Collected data
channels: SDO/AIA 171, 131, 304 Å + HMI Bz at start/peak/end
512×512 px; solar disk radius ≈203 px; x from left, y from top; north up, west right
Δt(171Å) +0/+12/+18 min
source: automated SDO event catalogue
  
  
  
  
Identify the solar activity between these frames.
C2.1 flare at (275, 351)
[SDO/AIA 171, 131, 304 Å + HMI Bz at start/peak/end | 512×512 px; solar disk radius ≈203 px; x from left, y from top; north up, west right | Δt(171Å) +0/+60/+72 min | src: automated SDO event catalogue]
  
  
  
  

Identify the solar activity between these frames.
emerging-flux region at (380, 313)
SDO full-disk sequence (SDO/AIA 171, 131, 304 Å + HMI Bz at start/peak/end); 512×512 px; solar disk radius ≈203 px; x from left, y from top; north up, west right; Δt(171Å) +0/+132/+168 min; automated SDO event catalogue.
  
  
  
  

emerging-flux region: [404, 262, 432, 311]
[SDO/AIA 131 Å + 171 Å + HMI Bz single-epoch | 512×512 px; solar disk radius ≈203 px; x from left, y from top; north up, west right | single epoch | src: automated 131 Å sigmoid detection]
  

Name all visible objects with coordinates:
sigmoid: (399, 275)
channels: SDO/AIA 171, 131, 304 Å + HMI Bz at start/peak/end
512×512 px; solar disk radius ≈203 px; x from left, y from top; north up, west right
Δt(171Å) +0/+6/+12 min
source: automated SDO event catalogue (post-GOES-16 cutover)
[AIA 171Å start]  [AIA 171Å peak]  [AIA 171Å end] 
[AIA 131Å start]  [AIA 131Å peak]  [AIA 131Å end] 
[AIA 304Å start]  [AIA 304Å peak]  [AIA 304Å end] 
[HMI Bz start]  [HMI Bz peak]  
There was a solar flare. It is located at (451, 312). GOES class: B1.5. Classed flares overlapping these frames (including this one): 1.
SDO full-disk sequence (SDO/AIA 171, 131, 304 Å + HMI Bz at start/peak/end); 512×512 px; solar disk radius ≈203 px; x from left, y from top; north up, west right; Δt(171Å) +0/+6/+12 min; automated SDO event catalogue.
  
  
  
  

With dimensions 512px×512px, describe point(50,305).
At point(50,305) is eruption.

■ Prompt ■
Return exactly the lines from the line holding "[AIA 171Å start]" to the last line of the data, with both of those lines included and nothing added.

■ Exercise response ■
[AIA 171Å start]  [AIA 171Å peak]  [AIA 171Å end] 
[AIA 131Å start]  [AIA 131Å peak]  [AIA 131Å end] 
[AIA 304Å start]  [AIA 304Å peak]  [AIA 304Å end] 
[HMI Bz start]  [HMI Bz peak]  
There was a solar flare. It is located at (451, 312). GOES class: B1.5. Classed flares overlapping these frames (including this one): 1.
SDO full-disk sequence (SDO/AIA 171, 131, 304 Å + HMI Bz at start/peak/end); 512×512 px; solar disk radius ≈203 px; x from left, y from top; north up, west right; Δt(171Å) +0/+6/+12 min; automated SDO event catalogue.
  
  
  
  

With dimensions 512px×512px, describe point(50,305).
At point(50,305) is eruption.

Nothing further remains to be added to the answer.